__What to produce__
Below are lines of data; restate word for word those running from the line containing "Kenya, site NB49." to the line containing "United States, site archbold_FL-16.", inclusive, and no others.

__Dataset entries__
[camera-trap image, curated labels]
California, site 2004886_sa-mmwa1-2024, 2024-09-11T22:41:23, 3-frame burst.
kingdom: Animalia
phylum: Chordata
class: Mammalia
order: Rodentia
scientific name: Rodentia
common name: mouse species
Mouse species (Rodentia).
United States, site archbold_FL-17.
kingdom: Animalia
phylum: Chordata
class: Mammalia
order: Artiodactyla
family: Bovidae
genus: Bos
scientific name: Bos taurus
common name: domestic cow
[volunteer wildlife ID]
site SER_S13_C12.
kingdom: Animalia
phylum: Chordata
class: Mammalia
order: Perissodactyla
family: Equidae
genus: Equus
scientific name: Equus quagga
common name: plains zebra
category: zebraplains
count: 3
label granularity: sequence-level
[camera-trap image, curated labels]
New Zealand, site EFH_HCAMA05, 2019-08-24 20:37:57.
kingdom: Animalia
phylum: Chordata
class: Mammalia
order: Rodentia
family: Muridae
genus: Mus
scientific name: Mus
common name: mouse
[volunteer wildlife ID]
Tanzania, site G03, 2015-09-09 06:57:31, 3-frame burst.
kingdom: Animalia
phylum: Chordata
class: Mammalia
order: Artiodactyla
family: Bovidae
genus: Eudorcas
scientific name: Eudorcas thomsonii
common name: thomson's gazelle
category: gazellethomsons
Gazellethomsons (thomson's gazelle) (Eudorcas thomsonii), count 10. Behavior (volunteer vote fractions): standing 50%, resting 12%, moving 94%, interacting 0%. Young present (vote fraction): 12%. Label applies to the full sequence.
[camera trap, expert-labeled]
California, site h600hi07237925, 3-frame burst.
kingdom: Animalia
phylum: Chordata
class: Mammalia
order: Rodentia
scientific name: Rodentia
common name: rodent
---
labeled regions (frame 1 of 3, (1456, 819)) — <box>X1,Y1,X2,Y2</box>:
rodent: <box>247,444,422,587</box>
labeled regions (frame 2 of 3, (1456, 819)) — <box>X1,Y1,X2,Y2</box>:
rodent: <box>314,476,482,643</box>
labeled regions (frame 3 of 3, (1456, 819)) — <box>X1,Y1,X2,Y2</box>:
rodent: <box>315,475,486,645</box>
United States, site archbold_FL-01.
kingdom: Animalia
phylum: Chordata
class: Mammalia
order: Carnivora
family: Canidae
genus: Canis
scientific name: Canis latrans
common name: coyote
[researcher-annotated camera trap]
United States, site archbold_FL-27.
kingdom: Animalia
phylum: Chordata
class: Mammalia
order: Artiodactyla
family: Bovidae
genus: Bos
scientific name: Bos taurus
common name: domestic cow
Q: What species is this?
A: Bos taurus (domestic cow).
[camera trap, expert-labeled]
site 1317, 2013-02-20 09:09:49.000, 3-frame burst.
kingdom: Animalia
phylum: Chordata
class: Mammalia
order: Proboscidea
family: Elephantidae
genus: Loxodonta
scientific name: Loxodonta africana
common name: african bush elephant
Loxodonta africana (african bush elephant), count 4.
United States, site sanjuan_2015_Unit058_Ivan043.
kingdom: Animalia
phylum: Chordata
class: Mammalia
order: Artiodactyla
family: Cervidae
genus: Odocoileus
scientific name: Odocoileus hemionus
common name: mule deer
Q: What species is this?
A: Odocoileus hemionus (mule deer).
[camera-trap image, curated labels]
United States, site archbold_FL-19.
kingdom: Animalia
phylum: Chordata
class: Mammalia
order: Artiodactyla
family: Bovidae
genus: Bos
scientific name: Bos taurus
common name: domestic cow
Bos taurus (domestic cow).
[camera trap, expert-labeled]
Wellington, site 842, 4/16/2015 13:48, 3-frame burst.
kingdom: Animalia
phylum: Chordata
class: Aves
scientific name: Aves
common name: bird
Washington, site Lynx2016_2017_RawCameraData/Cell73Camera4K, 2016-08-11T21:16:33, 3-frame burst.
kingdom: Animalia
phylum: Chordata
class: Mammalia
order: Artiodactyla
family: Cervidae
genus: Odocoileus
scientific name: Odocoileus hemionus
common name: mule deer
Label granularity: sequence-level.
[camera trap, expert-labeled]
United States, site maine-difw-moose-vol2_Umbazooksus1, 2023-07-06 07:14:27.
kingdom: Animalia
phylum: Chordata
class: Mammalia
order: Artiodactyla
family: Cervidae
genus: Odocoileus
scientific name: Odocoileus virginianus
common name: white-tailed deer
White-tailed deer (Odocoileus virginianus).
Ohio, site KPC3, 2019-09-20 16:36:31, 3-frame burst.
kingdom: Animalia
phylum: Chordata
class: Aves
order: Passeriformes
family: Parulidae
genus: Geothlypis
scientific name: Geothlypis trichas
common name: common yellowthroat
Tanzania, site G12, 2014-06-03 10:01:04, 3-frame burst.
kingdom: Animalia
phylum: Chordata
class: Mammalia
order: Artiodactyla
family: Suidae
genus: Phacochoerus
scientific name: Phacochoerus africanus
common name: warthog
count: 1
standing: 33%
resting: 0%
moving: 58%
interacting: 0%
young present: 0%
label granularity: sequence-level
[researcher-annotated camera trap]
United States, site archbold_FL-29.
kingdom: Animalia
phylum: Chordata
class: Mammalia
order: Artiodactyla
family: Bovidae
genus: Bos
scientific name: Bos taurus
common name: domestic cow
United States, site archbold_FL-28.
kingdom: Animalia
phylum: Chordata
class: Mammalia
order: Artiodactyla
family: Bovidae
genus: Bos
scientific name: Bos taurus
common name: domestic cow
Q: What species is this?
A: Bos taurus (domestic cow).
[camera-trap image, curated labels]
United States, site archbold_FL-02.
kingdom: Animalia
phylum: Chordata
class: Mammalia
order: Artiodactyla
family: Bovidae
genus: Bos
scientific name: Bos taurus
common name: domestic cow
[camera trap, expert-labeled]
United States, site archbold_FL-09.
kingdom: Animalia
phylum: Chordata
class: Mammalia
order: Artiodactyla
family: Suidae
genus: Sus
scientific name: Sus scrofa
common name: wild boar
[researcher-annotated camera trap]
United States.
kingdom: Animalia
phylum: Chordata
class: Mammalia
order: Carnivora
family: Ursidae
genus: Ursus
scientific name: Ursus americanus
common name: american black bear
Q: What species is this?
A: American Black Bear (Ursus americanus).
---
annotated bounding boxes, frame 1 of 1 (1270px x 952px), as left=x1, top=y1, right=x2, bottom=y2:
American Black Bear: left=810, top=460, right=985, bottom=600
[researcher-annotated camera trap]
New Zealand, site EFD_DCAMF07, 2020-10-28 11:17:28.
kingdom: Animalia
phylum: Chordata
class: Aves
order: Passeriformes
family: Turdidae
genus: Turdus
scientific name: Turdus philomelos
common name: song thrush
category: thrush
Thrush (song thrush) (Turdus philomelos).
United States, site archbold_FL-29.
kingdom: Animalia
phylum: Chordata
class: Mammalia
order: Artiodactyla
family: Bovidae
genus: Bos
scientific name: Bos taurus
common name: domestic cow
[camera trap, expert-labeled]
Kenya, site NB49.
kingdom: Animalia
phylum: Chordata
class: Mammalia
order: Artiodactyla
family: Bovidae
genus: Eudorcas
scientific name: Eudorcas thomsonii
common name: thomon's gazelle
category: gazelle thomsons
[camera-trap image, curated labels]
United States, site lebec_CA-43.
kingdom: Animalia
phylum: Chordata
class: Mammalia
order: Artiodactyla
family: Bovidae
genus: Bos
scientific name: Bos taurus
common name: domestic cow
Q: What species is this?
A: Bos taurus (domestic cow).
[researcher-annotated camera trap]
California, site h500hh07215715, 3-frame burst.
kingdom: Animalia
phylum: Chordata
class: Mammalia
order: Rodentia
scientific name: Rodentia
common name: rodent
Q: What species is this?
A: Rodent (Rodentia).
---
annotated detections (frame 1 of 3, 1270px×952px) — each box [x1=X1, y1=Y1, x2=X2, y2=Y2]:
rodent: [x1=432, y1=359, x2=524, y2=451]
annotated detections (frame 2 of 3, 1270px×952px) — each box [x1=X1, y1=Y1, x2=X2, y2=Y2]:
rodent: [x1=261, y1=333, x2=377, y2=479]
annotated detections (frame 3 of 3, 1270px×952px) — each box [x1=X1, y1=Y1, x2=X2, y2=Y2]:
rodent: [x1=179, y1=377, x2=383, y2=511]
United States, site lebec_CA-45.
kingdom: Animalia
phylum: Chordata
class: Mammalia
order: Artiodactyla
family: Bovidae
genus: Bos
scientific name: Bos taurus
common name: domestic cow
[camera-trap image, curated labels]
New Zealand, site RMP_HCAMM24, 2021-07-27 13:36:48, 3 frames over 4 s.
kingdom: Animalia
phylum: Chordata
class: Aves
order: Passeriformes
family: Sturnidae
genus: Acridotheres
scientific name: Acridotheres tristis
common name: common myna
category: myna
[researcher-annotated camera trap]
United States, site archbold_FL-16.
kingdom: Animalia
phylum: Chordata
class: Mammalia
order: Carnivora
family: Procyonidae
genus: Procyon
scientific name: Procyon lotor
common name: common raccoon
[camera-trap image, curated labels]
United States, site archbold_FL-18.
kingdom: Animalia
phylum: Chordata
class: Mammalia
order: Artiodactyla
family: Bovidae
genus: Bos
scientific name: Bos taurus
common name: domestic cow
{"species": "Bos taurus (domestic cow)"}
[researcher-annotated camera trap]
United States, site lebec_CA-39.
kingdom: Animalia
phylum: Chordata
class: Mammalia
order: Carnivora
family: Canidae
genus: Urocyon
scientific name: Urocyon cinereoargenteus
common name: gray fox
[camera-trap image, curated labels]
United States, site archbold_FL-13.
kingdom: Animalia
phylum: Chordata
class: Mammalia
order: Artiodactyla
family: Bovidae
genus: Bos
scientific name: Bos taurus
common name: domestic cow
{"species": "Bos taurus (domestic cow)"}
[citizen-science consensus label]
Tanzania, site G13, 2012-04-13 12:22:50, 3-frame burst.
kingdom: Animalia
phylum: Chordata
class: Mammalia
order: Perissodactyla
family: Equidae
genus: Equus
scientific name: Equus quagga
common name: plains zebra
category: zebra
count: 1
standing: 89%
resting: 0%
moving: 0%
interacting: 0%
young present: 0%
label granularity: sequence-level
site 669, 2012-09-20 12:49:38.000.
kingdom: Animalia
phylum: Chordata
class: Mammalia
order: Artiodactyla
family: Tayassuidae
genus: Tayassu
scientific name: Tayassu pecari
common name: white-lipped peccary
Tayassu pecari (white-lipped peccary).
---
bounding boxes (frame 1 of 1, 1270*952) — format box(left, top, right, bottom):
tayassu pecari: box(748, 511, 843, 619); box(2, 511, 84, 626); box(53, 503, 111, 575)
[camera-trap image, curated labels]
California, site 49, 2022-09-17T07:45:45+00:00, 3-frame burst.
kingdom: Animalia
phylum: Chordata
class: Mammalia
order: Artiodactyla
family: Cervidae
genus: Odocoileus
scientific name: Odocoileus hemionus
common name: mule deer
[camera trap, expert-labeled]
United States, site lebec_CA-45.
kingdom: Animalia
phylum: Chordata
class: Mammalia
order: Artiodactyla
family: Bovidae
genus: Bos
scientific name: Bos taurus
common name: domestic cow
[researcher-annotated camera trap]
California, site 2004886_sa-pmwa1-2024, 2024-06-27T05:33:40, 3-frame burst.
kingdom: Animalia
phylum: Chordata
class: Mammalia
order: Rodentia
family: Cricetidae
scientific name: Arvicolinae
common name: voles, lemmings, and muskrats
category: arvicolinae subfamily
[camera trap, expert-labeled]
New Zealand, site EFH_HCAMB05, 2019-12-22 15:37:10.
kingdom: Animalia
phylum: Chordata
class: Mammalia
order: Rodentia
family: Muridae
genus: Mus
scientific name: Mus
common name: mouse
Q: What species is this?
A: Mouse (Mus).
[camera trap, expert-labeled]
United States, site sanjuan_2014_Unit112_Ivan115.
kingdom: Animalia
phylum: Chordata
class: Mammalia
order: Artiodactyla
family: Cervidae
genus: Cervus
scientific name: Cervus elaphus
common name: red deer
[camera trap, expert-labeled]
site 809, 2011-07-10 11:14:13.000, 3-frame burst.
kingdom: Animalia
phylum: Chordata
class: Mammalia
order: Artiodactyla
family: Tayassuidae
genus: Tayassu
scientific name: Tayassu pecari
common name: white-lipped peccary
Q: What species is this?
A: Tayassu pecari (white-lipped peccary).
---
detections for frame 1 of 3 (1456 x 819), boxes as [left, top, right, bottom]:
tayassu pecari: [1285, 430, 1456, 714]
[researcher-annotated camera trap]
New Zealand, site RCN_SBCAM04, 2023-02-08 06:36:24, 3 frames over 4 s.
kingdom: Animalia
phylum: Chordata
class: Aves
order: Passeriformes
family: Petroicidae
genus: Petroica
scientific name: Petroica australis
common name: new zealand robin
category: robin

__Finished exercise__
Kenya, site NB49.
kingdom: Animalia
phylum: Chordata
class: Mammalia
order: Artiodactyla
family: Bovidae
genus: Eudorcas
scientific name: Eudorcas thomsonii
common name: thomon's gazelle
category: gazelle thomsons
[camera-trap image, curated labels]
United States, site lebec_CA-43.
kingdom: Animalia
phylum: Chordata
class: Mammalia
order: Artiodactyla
family: Bovidae
genus: Bos
scientific name: Bos taurus
common name: domestic cow
Q: What species is this?
A: Bos taurus (domestic cow).
[researcher-annotated camera trap]
California, site h500hh07215715, 3-frame burst.
kingdom: Animalia
phylum: Chordata
class: Mammalia
order: Rodentia
scientific name: Rodentia
common name: rodent
Q: What species is this?
A: Rodent (Rodentia).
---
annotated detections (frame 1 of 3, 1270px×952px) — each box [x1=X1, y1=Y1, x2=X2, y2=Y2]:
rodent: [x1=432, y1=359, x2=524, y2=451]
annotated detections (frame 2 of 3, 1270px×952px) — each box [x1=X1, y1=Y1, x2=X2, y2=Y2]:
rodent: [x1=261, y1=333, x2=377, y2=479]
annotated detections (frame 3 of 3, 1270px×952px) — each box [x1=X1, y1=Y1, x2=X2, y2=Y2]:
rodent: [x1=179, y1=377, x2=383, y2=511]
United States, site lebec_CA-45.
kingdom: Animalia
phylum: Chordata
class: Mammalia
order: Artiodactyla
family: Bovidae
genus: Bos
scientific name: Bos taurus
common name: domestic cow
[camera-trap image, curated labels]
New Zealand, site RMP_HCAMM24, 2021-07-27 13:36:48, 3 frames over 4 s.
kingdom: Animalia
phylum: Chordata
class: Aves
order: Passeriformes
family: Sturnidae
genus: Acridotheres
scientific name: Acridotheres tristis
common name: common myna
category: myna
[researcher-annotated camera trap]
United States, site archbold_FL-16.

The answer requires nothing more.